-- Article --
══════════
What is a brand positioning framework?
A brand positioning framework is a construct that enables you to find the right place for your brand in the marketplace, as well as in the consumer’s mind. In simple terms, it enables a consumer to instantly connect your name with something they may be looking for right now or in the future.
Why a brand positioning framework?
A brand positioning framework makes it easy for a consumer to identify the right brand to satisfy a given need or want. Without this, a brand simply becomes another product or commodity on the supermarket shelf.
The awesome power of brand positioning
- When I say Porsche, you say…fast?
- I say Volkswagen Bug, you say…quirky?
- Corvette? Muscle.
- Toyota? Reliable.
- And of course, Volvo = safe.
That, in a word, is the power of a brand positioning framework. Anyone with even a passing interest in your category can spontaneously tell you where in their brain your brand, and competitor brands, have staked a claim.
Not everyone will want your brand. (Not everyone wants to go fast. They may want a safe ride.) But the people who have a propensity for your position will immediately think of you when they’re thinking of their next car.
Fun fact: Volvo has carved out such a formidable space in our minds with the word ‘safe’, we no longer even check if they’re the safest car on the road (they aren’t.)
══════════
-- Records excerpted from a collection --
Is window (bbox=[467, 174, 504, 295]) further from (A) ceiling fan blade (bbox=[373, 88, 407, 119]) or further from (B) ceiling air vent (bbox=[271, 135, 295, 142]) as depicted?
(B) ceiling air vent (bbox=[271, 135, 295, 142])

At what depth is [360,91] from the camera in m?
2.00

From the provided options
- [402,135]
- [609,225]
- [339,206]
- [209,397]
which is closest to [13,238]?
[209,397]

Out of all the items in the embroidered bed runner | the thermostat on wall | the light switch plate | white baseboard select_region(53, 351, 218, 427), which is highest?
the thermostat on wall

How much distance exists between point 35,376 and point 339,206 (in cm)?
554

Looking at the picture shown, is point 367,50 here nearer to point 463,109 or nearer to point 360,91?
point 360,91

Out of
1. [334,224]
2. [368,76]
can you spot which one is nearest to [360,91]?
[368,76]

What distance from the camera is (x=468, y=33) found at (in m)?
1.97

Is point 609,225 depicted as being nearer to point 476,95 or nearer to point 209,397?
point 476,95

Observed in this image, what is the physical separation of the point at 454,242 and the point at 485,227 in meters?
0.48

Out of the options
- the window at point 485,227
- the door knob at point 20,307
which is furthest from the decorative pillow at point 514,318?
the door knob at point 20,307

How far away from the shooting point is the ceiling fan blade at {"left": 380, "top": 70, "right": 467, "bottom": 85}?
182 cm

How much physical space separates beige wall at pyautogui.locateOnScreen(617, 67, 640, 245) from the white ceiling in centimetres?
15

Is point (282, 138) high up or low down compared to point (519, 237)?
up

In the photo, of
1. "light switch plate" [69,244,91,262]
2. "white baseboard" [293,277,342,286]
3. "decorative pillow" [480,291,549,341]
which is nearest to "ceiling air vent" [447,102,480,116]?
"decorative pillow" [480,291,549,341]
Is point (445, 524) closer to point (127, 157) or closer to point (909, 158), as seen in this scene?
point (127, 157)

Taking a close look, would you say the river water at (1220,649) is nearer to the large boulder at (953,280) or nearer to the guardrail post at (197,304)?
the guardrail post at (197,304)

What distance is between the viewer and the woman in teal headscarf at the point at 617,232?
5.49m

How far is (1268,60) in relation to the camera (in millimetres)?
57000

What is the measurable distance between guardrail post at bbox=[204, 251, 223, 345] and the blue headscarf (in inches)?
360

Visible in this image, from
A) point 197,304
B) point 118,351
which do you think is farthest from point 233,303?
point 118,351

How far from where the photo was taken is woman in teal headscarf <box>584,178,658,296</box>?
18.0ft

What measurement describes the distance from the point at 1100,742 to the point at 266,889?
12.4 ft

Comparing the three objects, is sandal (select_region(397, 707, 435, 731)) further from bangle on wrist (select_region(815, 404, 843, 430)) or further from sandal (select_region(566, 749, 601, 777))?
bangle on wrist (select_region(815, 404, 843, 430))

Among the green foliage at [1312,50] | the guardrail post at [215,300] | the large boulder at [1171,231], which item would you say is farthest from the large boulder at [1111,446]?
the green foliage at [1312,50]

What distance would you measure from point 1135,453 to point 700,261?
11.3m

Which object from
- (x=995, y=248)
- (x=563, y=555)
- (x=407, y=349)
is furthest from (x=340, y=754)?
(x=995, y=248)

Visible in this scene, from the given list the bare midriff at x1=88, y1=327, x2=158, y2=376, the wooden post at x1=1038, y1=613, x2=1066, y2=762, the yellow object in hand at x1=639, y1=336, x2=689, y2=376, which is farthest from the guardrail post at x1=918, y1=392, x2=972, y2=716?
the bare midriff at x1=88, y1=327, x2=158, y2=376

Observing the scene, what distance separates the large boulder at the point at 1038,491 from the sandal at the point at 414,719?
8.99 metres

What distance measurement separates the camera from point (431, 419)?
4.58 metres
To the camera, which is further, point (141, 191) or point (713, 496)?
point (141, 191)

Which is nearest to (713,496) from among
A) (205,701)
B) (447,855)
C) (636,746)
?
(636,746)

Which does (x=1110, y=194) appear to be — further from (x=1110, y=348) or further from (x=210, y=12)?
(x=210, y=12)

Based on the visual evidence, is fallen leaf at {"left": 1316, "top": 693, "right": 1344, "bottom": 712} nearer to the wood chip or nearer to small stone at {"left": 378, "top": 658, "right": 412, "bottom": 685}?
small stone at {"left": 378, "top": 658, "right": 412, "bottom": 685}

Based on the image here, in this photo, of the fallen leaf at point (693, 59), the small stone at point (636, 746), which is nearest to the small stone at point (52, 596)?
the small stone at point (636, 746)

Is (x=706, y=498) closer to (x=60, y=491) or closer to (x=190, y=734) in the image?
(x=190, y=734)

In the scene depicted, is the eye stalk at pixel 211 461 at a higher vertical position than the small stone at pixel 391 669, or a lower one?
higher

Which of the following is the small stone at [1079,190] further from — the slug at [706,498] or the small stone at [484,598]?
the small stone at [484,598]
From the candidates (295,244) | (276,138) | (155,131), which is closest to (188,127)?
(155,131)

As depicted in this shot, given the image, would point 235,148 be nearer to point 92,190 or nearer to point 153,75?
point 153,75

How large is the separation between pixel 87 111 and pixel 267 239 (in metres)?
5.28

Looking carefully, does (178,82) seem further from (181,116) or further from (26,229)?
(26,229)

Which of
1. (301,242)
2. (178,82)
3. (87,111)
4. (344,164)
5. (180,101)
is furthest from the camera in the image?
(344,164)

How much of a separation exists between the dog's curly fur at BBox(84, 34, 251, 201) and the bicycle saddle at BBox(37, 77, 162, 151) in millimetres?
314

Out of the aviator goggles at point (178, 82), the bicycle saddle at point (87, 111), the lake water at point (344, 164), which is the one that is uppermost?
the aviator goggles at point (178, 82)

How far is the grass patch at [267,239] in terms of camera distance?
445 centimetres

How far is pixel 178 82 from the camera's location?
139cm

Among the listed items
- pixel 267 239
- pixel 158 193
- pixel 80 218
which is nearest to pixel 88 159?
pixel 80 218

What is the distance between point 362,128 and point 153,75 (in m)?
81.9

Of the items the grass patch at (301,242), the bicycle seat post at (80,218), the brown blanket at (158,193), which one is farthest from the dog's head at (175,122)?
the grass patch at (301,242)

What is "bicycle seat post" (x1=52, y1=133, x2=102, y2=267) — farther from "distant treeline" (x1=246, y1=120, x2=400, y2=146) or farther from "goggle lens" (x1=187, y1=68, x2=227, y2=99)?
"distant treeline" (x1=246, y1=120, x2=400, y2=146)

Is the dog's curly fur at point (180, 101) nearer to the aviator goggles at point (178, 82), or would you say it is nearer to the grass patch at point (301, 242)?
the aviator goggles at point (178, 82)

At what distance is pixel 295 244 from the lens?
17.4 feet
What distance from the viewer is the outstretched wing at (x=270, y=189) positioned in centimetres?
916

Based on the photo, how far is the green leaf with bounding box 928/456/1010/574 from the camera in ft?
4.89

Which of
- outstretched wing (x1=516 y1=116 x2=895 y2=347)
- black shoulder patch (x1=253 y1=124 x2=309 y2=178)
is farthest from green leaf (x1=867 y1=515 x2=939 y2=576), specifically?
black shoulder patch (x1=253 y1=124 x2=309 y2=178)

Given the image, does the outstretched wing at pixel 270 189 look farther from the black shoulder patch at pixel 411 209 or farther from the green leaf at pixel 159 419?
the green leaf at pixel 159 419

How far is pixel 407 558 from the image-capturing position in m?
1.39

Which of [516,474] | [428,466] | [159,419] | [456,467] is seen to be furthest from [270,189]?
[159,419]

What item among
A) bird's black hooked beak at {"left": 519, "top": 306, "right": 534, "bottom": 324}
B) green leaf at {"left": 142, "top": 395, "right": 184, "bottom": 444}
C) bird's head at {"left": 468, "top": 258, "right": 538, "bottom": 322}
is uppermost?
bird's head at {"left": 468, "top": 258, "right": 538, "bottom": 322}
══════════
-- Job 1 --
List each car brand in the bulleted list of the brand positioning article, with the word it is paired with there.
-- Job 2 --
Write the next part of the brand positioning article, picking up after its final sentence.

-- Task response 1 --
Porsche: fast
Volkswagen Bug: quirky
Corvette: muscle
Toyota: reliable
Volvo: safe

-- Task response 2 --
Here’s how you do it.
Brand positioning strategies
Creating an effective brand position isn’t simply a matter of running with what ‘feels’ right. But it needn’t be an ordeal either. You can start by simply answering these four questions:
- Who is it for? Who is the perfect buyer for your product or service?
- What are you selling? You can start by literally defining your product or service (not as easy as it sounds, if you’re selling a complex piece of software). But don’t forget to describe the job consumers hire your product or service to do.
- How does your product or service help? What are the benefits of using your product or service to solve the consumer’s very specific problem, vs using other products or services?
- How do you stand out? Are there other ways your product or service is unique?
Once you’ve done this, you can craft a brand positioning statement that melds your answers. That is:
For (who it is for), (what you’re selling) will (how the product helps) because only we offer (how you stand out).
There are also subcategories of brand positioning, enabling you to position yourself around your strongest attributes, and / or carve out a niche that zigs when everyone else in your category is zagging. These subcategories include:
Quality Based Brand Positioning Strategy
You can implement this strategy if you want to emphasize the premium nature of your product – often at a premium cost. You may want to consider positioning around quality if your brand features things like:
- Exceptional craftsmanship,
- Small-batch or artisanal production,
- High-quality materials,
- Sustainable practices.
You can demonstrate this positioning effectively with evidence of exceptional results – optimally delivered via glowing testimonials and independent studies.
Price Based Positioning
Implement this strategy if you want to position yourself as the most affordable brand.
This is a powerful position (nobody likes to pay more than they need to) but beware: if you find success as the low-priced option, others will begin undercutting your price. And so begins the race to the bloody, bankrupt bottom.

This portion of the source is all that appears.